Scientific seminars given by experts working in industrial sectors working on topics such as biomedical imaging, cultural heritage, HPC, medical imaging.
Visual Autoregressive (VAR) models are emerging as a powerful paradigm for generative computer vision, offering scalability and quality comparable to Diffusion models. However, deploying these large-scale architectures on industrial platforms is hindered by their prohibitive memory footprint and significant computational constraints. This seminar explores the theoretical and practical challenges of compressing autoregressive models for constrained hardware, like consumer GPUs or even embedded platforms (e.g., NVIDIA Jetson). We will analyze the statistical properties of these networks, focusing on activation outliers and channel variance that render standard weight-activation quantization techniques ineffective. We will then combine advanced algebraic approaches—such as Singular Value Decomposition (SVD)—to structurally decouple high-rank outliers from weight matrices, enabling efficient low-bit representation without retraining. The talk aims to bridge the gap between mathematical optimization and real-world deployment, showing how generative AI can be enabled on the edge.
In this talk, we will showcase a selection of industrial projects developed by MOXOFF Srl (www.moxoff.com), highlighting how integrating images from different sources has been instrumental in transforming complex data into impactful, real-world applications. Following a brief introduction to the company by one of its co-founders, we will dive into several compelling use cases that illustrate the methodological approach, technological challenges, and tangible results.
The evolution of Machine Learning has radically transformed Computer Vision, shifting the focus from simple pattern recognition to deep semantic understanding and the generation of complex visual content. This seminar explores the methodologies and architectures that currently define the state of the art in the field, analyzing how the integration of statistical models and optimization techniques drives the performance of modern systems.

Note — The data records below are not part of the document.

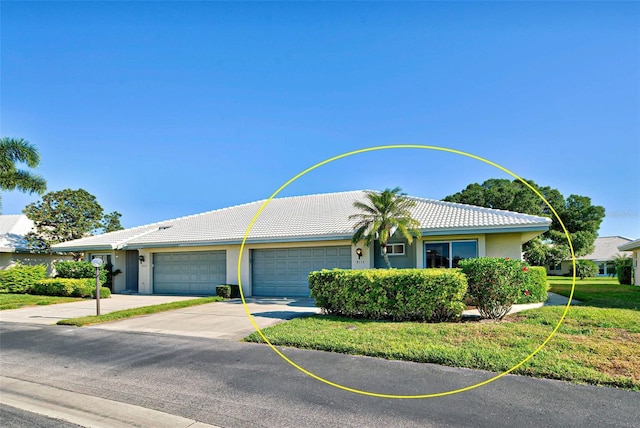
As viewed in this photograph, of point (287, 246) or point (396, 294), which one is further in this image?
point (287, 246)

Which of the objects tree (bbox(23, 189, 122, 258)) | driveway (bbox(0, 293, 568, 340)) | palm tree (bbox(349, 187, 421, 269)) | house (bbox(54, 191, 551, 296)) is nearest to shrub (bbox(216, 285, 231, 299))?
house (bbox(54, 191, 551, 296))

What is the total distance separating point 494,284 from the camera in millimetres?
9125

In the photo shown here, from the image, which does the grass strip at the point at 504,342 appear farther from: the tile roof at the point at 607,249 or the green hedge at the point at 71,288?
the tile roof at the point at 607,249

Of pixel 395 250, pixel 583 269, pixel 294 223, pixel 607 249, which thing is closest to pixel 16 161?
pixel 294 223

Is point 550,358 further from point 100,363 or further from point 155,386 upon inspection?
point 100,363

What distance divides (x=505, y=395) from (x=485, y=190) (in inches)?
1199

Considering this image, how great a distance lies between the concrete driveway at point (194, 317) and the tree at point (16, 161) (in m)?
14.6

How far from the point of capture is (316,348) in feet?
23.1

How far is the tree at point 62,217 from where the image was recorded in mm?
30297

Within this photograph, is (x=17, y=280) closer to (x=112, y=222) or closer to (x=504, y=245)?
(x=112, y=222)

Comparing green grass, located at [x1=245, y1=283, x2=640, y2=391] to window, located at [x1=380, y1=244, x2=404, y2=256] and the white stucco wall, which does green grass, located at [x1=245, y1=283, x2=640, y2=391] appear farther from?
window, located at [x1=380, y1=244, x2=404, y2=256]

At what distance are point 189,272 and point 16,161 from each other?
15435 millimetres

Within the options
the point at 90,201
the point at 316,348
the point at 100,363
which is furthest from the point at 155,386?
the point at 90,201

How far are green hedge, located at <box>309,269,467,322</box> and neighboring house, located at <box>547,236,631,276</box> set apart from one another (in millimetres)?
36058
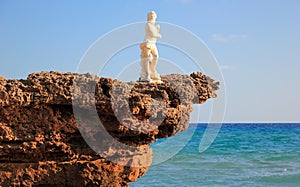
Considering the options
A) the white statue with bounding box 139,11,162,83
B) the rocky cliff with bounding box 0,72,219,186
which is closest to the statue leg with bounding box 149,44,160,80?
the white statue with bounding box 139,11,162,83

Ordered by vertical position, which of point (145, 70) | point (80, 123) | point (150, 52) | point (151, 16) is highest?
point (151, 16)

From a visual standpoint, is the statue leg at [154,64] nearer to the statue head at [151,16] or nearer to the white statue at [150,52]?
the white statue at [150,52]

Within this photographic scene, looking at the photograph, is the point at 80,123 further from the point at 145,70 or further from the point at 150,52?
the point at 150,52

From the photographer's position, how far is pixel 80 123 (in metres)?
6.17

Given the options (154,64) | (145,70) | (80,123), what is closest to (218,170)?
(154,64)

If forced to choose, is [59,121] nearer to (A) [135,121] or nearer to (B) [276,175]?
(A) [135,121]

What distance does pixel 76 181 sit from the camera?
21.2 ft

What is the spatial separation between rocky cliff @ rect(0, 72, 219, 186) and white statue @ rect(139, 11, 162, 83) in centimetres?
40

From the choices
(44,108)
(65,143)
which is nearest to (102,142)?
(65,143)

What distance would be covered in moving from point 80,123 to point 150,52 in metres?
1.69

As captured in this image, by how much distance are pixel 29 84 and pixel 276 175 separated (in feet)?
45.8

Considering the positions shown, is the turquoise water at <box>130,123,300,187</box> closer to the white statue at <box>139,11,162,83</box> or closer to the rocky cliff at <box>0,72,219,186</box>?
the white statue at <box>139,11,162,83</box>

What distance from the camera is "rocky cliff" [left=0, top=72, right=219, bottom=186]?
5941 millimetres

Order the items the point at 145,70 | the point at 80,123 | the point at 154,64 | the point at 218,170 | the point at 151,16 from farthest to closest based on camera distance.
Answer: the point at 218,170, the point at 151,16, the point at 154,64, the point at 145,70, the point at 80,123
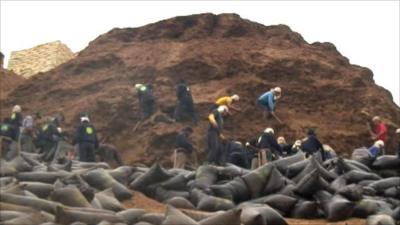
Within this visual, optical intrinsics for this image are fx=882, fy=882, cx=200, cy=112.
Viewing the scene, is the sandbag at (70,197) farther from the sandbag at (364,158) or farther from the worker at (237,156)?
the sandbag at (364,158)

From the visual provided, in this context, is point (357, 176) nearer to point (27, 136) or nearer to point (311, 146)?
point (311, 146)

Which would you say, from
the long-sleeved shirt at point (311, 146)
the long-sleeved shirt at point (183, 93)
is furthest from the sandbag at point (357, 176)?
the long-sleeved shirt at point (183, 93)

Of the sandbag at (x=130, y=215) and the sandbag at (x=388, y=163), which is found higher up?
the sandbag at (x=388, y=163)

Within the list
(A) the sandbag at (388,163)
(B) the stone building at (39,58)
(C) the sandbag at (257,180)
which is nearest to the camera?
(C) the sandbag at (257,180)

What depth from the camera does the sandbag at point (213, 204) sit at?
10.7 m

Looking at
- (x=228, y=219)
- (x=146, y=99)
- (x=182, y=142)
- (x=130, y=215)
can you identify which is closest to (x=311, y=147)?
(x=182, y=142)

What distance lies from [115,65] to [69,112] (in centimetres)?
247

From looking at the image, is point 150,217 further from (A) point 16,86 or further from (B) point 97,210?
(A) point 16,86

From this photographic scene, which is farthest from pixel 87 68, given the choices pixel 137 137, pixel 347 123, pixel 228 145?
pixel 228 145

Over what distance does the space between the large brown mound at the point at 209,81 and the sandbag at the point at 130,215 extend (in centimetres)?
877

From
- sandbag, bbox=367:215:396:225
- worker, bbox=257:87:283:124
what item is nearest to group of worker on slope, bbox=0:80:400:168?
worker, bbox=257:87:283:124

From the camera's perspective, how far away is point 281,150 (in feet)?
49.3

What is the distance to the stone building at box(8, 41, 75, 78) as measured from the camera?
26.0 metres

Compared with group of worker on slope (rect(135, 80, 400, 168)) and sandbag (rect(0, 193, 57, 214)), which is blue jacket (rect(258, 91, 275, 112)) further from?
sandbag (rect(0, 193, 57, 214))
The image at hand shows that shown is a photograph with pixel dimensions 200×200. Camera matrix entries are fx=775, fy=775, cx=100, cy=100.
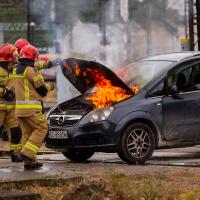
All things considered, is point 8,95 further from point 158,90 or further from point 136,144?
point 158,90

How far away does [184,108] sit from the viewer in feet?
39.4

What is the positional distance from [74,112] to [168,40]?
32630 millimetres

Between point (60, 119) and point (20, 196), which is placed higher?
point (60, 119)

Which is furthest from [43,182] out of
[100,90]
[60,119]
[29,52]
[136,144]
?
[100,90]

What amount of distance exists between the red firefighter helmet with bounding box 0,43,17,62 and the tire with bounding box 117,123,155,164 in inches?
89.1

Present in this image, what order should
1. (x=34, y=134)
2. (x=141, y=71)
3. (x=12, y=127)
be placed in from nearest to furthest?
(x=34, y=134), (x=12, y=127), (x=141, y=71)

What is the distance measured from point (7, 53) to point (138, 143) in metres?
2.55

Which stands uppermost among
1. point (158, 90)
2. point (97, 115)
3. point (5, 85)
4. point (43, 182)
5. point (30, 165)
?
point (5, 85)

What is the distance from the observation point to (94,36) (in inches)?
1378

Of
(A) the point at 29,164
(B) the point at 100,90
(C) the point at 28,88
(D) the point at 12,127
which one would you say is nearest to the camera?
(A) the point at 29,164

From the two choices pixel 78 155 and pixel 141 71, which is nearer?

Starting from the research experience of the AImageLab at Unimore, the most recent paradigms will be discussed: from Vision Transformers and multimodal analysis (Vision-and-Language) to the new frontiers of generative models (Diffusion Models) and neural 3D representations. The talk will offer an overview of current engineering challenges, showing how the design of increasingly efficient and versatile models is redefining the boundaries of image analysis in domains ranging from human-computer interaction to the automotive industry.
Deep learning-based methods have revolutionized the field of imaging inverse problems, yielding state-of-the-art performance across various imaging domains. The best performing networks incorporate the imaging operator within the network architecture, typically in the form of deep unrolling. However, in large-scale problems, such as 3D imaging, most existing methods fail to incorporate the operator in the architecture due to the prohibitive amount of memory required by global forward operators, which hinder typical patching strategies. In this seminar, I will present a domain partitioning strategy and normal operator approximations that enable the training of end-to-end reconstruction models incorporating forward operators of arbitrarily large problems into their architecture. The proposed method achieves state-of-the-art performance on 3D X-ray cone-beam tomography and 3D multi-coil accelerated MRI, while requiring only a single GPU for both training and inference.